Introduction
Introduction
High‑resolution reconstruction of microbial genomes from metagenomic data is essential for deciphering community structure, metabolic potential, and ecological interactions in complex environments [ref49]. Historically, short‑read sequencing has dominated metagenomic studies, but its intrinsic limitations—particularly the fragmentation of assemblies across repetitive regions—often impede accurate binning of metagenome‑assembled genomes (MAGs) and reduce the recovery of near‑complete genomes [ref48]. The advent of long‑read platforms, notably Oxford Nanopore Technologies (ONT), offers a promising alternative by spanning repetitive elements and improving contiguity, thereby enabling the retrieval of genomes that more faithfully represent the true diversity and functional capacity of microbiomes (Lerminiaux et al., 2023).
Despite the theoretical advantages of long‑read data, realizing their full potential requires bioinformatics pipelines that can accommodate the distinct error profiles and read‑length distributions inherent to Nanopore sequences. Variability in sequencing chemistry can affect downstream binning accuracy, necessitating tailored assembly and binning strategies to maximize genome completeness while minimizing contamination (Abunahel et al., 2021). We therefore hypothesize that employing optimized assembly and binning protocols specifically designed for ONT data will significantly enhance MAG completeness and reduce contamination relative to conventional short‑read approaches, and that this improved genomic resolution will facilitate more precise taxonomic assignments and reveal niche‑specific adaptations within the studied community [ref45].
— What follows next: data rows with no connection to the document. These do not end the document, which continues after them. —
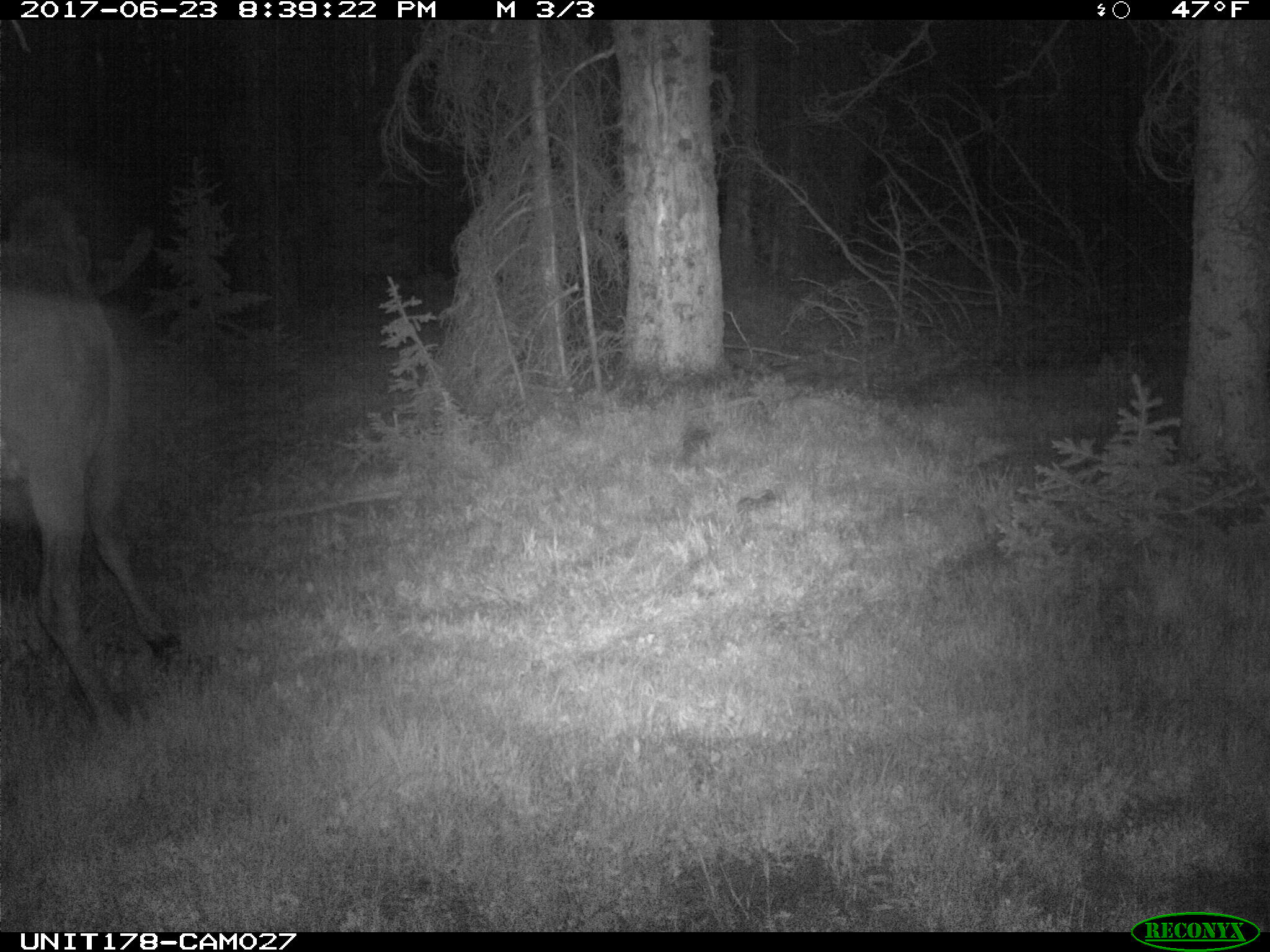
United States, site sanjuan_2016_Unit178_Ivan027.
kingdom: Animalia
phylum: Chordata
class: Mammalia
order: Artiodactyla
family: Cervidae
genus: Alces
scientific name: Alces alces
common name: moose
To test this hypothesis, we analyzed public metagenomic datasets from BioProject PRJNA1248896 (run accessions SRR123 and SRR456) using the nanopore_mag pipeline, which integrates long‑read assembly, consensus binning, and quality‑filtering steps (Shen et al., 2018). This study presents a comprehensive assessment of genome quality metrics, taxonomic distributions, and functional annotations derived from these ONT‑based MAGs, and benchmarks the results against established standards to demonstrate the utility of ONT‑focused workflows for high‑resolution microbial ecology.
Methods
Methods
1. Data acquisition
Raw Oxford Nanopore Technologies (ONT) long‑read data associated with BioProject PRJNA1248896 were downloaded from the Sequence Read Archive (SRA) using the fasterq-dump tool (SRA Toolkit v3.0.0) [ref43]. All reads were retained for downstream processing; no size‑ or quality‑based filtering was applied prior to assembly, as the nanopore_mag workflow performs internal read correction and filtering during assembly.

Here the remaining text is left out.